EXERCISE OBJECTIVE -> Put every line of the records below into a numbered list, leaving out the blank lines.

--------

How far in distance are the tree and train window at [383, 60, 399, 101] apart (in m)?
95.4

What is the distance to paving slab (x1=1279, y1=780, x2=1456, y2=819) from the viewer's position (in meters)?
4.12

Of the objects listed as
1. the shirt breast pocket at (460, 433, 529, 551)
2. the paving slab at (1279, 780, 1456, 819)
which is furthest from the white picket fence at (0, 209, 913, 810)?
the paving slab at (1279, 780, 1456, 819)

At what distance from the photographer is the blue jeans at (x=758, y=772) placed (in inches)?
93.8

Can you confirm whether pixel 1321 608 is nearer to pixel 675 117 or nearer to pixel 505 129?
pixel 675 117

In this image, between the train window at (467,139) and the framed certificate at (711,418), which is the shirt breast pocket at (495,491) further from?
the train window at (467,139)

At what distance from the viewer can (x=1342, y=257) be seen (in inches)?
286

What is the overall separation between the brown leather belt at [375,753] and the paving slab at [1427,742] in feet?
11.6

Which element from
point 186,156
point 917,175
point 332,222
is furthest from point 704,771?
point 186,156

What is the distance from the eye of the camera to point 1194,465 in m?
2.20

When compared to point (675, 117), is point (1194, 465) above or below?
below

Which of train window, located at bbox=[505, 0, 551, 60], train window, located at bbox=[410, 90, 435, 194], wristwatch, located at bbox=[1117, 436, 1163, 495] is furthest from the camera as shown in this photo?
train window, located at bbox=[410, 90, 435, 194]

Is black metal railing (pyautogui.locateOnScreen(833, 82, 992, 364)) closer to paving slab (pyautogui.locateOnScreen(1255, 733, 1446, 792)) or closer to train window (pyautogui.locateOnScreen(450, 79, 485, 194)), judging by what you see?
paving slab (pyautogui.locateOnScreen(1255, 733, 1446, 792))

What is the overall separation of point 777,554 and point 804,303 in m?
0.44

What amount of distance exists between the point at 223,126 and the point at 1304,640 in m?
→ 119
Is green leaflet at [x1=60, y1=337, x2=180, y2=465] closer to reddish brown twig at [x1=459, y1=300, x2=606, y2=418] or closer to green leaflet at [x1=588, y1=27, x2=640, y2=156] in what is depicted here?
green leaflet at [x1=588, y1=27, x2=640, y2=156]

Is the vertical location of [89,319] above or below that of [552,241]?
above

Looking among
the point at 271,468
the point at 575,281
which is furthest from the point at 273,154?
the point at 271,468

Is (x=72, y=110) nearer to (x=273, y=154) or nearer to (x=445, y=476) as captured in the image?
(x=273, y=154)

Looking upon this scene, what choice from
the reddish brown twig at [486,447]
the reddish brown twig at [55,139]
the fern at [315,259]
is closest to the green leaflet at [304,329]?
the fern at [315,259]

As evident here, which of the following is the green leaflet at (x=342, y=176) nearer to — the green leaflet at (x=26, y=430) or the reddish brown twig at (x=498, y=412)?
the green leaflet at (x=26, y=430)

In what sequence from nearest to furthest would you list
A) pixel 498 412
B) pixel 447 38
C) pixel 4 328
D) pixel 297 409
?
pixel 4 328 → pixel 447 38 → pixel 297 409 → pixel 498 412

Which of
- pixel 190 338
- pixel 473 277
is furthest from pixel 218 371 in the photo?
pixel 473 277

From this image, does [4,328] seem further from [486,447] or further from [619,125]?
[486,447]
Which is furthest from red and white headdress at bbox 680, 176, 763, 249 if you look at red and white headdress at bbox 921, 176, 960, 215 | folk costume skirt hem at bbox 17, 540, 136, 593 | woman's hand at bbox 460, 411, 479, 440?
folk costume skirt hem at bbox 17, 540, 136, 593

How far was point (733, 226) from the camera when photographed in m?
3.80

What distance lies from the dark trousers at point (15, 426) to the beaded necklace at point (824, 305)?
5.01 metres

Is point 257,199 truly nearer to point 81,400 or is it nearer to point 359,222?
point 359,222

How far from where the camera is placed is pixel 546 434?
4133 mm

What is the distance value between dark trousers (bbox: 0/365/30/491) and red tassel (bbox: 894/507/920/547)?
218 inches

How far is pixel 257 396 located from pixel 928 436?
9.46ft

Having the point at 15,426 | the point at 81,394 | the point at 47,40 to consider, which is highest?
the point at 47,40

--------

OUTPUT FOR THIS TASK ->
1. How far in distance are the tree and train window at [383, 60, 399, 101] apart (in m)?
2. 95.4
3. What is the distance to paving slab (x1=1279, y1=780, x2=1456, y2=819) from the viewer's position (in meters)?
4. 4.12
5. Of the objects listed as
6. 1. the shirt breast pocket at (460, 433, 529, 551)
7. 2. the paving slab at (1279, 780, 1456, 819)
8. which is furthest from the white picket fence at (0, 209, 913, 810)?
9. the paving slab at (1279, 780, 1456, 819)
10. At what distance from the photographer is the blue jeans at (x=758, y=772) placed (in inches)?
11. 93.8
12. Can you confirm whether pixel 1321 608 is nearer to pixel 675 117 or nearer to pixel 505 129?
13. pixel 675 117
14. In this image, between the train window at (467,139) and the framed certificate at (711,418), which is the shirt breast pocket at (495,491) further from?
15. the train window at (467,139)
16. At what distance from the viewer can (x=1342, y=257) be seen (in inches)?
17. 286
18. What is the overall separation between the brown leather belt at [375,753] and the paving slab at [1427,742] in feet?
19. 11.6
20. Which element from
21. point 186,156
22. point 917,175
23. point 332,222
24. is furthest from point 704,771?
25. point 186,156
26. What is the distance from the eye of the camera to point 1194,465 in m?
27. 2.20
28. When compared to point (675, 117), is point (1194, 465) above or below?
29. below
30. Which of train window, located at bbox=[505, 0, 551, 60], train window, located at bbox=[410, 90, 435, 194], wristwatch, located at bbox=[1117, 436, 1163, 495] is furthest from the camera as shown in this photo?
31. train window, located at bbox=[410, 90, 435, 194]
32. Is black metal railing (pyautogui.locateOnScreen(833, 82, 992, 364)) closer to paving slab (pyautogui.locateOnScreen(1255, 733, 1446, 792)) or closer to train window (pyautogui.locateOnScreen(450, 79, 485, 194)), judging by what you see?
33. paving slab (pyautogui.locateOnScreen(1255, 733, 1446, 792))
34. What is the overall separation of point 777,554 and point 804,303 in m?
35. 0.44
36. What amount of distance exists between the point at 223,126 and the point at 1304,640 in m?
37. → 119
38. Is green leaflet at [x1=60, y1=337, x2=180, y2=465] closer to reddish brown twig at [x1=459, y1=300, x2=606, y2=418] or closer to green leaflet at [x1=588, y1=27, x2=640, y2=156] in what is depicted here?
39. green leaflet at [x1=588, y1=27, x2=640, y2=156]
40. Is the vertical location of [89,319] above or below that of [552,241]?
41. above
42. Looking among
43. the point at 271,468
44. the point at 575,281
45. which is furthest from the point at 273,154?
46. the point at 271,468
47. Is (x=72, y=110) nearer to (x=273, y=154) or nearer to (x=445, y=476) as captured in the image?
48. (x=273, y=154)
49. Looking upon this scene, what choice from
50. the reddish brown twig at [486,447]
51. the reddish brown twig at [55,139]
52. the fern at [315,259]
53. is closest to the green leaflet at [304,329]?
54. the fern at [315,259]
55. As evident here, which of the following is the green leaflet at (x=342, y=176) nearer to — the green leaflet at (x=26, y=430) or the reddish brown twig at (x=498, y=412)?
56. the green leaflet at (x=26, y=430)
57. In what sequence from nearest to furthest would you list
58. A) pixel 498 412
59. B) pixel 447 38
60. C) pixel 4 328
61. D) pixel 297 409
62. ?
63. pixel 4 328 → pixel 447 38 → pixel 297 409 → pixel 498 412
64. Which of
65. - pixel 190 338
66. - pixel 473 277
67. is furthest from pixel 218 371 in the photo?
68. pixel 473 277
69. From this image, does [4,328] seem further from [486,447] or further from [619,125]?
70. [486,447]
71. Which is furthest from red and white headdress at bbox 680, 176, 763, 249 if you look at red and white headdress at bbox 921, 176, 960, 215 | folk costume skirt hem at bbox 17, 540, 136, 593 | woman's hand at bbox 460, 411, 479, 440?
72. folk costume skirt hem at bbox 17, 540, 136, 593
73. How far was point (733, 226) from the camera when photographed in m?
74. 3.80
75. What distance lies from the dark trousers at point (15, 426) to the beaded necklace at point (824, 305)?
76. 5.01 metres
77. Is point 257,199 truly nearer to point 81,400 or is it nearer to point 359,222?
78. point 359,222
79. How far from where the camera is placed is pixel 546 434?
80. 4133 mm
81. What is the distance value between dark trousers (bbox: 0/365/30/491) and red tassel (bbox: 894/507/920/547)?
82. 218 inches
83. How far is pixel 257 396 located from pixel 928 436?
84. 9.46ft
85. Having the point at 15,426 | the point at 81,394 | the point at 47,40 to consider, which is highest?
86. the point at 47,40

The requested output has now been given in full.